It’s an honor to appear in the wonderful anthology, This is What America Looks Like, a true labor of love curated and published by Washington Writers’ Publishing House (a 47-year-old cooperative, all-volunteer press based in the nation’s capital). Much more about the anthology, here. A special reading, sponsored by 1455, took place last winter to celebrate the book’s launch — video, below (my reading is at 25:41, but I encourage you to check out the entire program!).
South Loudoun Street, After Midnight, Tonight
Competing scents settle for a stalemate—undecided
about what’s happening and what already happened.
Old mothers wearing slippers in the summer with
cigarettes like extra limbs, expunging stale smoke
into dying air already appropriate for a screenplay.
Scattered trash defiant and strewn across lawns
no longer useful indoors but neither noteworthy
nor consigned, just yet, to the recycling bin.
Warped wood embarrassed by itself, unable to keep up
appearances: it broils during the day and at night the rot
soaks in, settling like caked make-up on an ancient face.
Invisible men search out invisible women while invisible cats
stalk invisible prey beneath fraying clotheslines burdened by
half-soaked bedsheets, waiting for either rain or an intervention.
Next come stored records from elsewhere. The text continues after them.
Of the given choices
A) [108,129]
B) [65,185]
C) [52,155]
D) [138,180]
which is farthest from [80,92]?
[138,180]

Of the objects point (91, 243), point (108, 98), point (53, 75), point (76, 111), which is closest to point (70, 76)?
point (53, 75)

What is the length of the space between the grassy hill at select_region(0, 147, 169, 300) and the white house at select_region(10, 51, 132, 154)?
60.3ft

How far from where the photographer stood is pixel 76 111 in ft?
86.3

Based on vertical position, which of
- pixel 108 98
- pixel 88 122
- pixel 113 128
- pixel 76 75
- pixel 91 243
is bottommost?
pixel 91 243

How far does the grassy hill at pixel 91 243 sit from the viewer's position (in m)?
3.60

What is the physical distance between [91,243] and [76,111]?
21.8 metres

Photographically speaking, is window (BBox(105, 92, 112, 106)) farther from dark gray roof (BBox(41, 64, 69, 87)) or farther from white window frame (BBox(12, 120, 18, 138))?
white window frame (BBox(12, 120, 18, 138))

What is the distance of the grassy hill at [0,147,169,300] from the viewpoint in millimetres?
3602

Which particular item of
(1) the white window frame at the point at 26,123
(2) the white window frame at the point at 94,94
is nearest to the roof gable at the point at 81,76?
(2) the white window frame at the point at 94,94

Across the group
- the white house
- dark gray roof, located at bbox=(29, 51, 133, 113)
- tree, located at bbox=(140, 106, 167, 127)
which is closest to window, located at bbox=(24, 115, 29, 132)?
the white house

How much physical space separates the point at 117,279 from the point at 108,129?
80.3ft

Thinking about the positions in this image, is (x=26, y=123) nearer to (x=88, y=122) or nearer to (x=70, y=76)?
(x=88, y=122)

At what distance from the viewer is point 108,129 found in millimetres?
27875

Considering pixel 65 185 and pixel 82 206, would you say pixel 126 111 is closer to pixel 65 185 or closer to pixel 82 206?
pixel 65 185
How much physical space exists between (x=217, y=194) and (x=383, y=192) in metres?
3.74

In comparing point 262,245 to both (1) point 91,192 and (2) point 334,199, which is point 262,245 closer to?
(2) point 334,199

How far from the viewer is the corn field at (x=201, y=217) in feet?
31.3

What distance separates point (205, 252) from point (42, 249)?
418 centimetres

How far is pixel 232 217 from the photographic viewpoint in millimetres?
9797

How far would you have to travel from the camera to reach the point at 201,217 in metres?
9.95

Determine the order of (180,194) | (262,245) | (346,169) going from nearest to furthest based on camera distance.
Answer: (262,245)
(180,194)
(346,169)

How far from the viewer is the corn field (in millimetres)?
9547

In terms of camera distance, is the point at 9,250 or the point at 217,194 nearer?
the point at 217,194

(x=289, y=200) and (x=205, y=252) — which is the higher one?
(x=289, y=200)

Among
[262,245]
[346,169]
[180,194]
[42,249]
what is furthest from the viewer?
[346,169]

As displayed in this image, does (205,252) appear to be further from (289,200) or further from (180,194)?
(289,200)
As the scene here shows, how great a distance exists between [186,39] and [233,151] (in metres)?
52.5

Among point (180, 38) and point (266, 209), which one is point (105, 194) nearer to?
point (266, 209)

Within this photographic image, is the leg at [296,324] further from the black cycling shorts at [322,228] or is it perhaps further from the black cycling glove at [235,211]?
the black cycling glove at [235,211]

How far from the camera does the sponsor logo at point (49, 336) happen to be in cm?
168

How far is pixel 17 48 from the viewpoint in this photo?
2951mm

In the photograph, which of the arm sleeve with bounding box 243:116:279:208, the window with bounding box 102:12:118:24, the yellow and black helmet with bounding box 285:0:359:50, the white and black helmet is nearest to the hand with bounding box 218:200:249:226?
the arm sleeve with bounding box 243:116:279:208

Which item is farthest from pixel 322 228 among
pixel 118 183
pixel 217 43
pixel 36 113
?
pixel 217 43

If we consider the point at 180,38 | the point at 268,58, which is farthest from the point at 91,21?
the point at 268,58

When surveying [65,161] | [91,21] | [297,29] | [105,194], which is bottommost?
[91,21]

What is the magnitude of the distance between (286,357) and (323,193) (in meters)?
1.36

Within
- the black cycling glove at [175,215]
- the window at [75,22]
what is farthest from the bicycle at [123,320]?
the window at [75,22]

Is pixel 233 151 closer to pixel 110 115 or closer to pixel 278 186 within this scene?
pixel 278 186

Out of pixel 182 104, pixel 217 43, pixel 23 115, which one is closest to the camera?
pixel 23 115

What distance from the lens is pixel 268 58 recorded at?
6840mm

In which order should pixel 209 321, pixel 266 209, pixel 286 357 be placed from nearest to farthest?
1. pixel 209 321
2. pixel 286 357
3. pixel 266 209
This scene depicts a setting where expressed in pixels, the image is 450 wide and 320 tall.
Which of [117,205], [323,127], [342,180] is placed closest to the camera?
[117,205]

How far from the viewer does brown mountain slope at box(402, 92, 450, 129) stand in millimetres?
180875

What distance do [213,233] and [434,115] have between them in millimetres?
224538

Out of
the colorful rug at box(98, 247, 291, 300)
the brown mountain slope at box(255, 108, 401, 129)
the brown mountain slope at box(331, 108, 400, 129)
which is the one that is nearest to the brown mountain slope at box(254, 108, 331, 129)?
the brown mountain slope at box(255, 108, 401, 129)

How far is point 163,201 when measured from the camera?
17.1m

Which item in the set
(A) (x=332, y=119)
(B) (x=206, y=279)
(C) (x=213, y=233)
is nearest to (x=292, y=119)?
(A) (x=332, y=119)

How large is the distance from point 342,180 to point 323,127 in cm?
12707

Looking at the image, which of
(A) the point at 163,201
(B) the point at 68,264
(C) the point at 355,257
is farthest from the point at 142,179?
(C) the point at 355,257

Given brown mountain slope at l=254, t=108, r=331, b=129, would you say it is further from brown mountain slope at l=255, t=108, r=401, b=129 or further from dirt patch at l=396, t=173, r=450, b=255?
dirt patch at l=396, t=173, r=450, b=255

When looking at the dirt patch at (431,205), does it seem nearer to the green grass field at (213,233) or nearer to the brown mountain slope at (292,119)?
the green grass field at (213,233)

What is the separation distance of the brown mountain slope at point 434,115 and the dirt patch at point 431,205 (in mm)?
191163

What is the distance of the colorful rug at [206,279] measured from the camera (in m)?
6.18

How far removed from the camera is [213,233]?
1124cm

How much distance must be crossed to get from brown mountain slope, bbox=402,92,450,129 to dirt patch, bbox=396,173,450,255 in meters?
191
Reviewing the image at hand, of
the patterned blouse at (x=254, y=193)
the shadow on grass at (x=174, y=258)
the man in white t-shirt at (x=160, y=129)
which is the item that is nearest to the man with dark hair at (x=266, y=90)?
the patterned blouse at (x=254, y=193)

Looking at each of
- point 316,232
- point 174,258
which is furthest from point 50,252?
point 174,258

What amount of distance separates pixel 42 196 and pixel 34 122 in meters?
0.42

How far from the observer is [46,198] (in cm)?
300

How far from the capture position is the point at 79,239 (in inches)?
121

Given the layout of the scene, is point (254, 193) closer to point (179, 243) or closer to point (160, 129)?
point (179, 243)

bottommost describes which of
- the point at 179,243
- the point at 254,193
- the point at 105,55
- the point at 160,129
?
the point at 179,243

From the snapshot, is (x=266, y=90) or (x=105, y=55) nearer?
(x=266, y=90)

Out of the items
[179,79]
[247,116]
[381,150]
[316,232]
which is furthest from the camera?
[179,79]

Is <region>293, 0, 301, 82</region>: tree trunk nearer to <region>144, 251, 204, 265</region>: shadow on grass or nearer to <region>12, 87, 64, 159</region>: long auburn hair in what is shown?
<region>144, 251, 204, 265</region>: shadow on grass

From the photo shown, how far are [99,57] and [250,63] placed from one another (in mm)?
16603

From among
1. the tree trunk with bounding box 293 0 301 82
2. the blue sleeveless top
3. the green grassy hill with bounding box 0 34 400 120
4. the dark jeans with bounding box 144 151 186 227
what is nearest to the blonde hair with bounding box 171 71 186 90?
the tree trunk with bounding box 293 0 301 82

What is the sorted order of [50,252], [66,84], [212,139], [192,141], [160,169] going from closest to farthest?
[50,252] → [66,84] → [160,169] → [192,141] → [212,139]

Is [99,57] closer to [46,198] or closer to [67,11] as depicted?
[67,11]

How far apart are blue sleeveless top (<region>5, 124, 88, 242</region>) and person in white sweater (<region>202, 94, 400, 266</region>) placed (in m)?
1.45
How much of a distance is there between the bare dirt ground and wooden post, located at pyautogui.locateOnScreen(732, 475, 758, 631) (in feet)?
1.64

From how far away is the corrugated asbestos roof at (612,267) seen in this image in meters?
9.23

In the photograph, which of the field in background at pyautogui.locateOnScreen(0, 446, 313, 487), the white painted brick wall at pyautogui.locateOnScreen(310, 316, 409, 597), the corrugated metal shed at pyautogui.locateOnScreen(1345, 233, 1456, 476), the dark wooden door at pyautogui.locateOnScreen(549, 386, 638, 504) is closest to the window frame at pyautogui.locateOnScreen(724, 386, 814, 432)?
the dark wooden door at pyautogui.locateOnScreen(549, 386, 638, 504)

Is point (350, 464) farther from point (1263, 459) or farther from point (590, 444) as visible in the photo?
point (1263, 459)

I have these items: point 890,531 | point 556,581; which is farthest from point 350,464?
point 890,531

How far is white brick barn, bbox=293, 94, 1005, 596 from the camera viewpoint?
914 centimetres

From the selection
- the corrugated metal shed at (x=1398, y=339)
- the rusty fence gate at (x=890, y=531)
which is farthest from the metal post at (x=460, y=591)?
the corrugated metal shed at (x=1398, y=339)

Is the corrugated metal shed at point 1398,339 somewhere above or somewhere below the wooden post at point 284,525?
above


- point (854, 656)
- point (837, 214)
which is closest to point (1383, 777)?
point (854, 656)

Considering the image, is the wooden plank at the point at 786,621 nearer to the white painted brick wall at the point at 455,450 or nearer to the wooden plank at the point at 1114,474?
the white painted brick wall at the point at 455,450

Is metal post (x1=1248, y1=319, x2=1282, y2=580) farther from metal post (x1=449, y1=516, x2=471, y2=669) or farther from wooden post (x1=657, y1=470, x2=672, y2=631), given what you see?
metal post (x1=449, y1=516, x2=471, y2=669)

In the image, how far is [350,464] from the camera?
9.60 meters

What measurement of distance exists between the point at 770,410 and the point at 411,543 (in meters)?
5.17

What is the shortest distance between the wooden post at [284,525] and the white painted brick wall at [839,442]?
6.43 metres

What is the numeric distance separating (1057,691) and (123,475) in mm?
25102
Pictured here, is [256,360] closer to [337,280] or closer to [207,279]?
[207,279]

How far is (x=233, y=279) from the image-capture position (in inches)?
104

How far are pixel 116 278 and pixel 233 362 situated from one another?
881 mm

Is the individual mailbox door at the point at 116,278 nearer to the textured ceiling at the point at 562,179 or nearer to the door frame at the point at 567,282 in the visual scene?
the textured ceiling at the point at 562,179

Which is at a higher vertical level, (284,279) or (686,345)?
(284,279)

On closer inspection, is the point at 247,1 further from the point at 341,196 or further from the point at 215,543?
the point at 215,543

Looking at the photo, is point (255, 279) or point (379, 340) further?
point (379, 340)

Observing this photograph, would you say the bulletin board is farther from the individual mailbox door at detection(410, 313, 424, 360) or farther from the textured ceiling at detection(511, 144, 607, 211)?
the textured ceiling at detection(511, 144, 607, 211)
Street soldiers without homes patrol the sum total of places
they’re neither welcomed nor noticed, mutely content allowing
their minds to pull strings as part of a play that writes itself.
Veterans of the alleys and shadows amble or else wheel
themselves in and out of corners, their hearts preserving
what their memories can no longer make any sense of.
Businesses out of business for lack of business insist
it’s nobody’s business, and the dying animals that keep
other things alive wonder if their sacrifice is in vain.
Nothing to see, nothing to sell, nothing to steal, nowhere else
to go: if this pavement could talk it would and it does—but
it’ll take a few news cycles before we know what it’s saying.
Streetlights tired of pleading the fifth simply refuse to
shine, and let things unfold the way they do in the wild.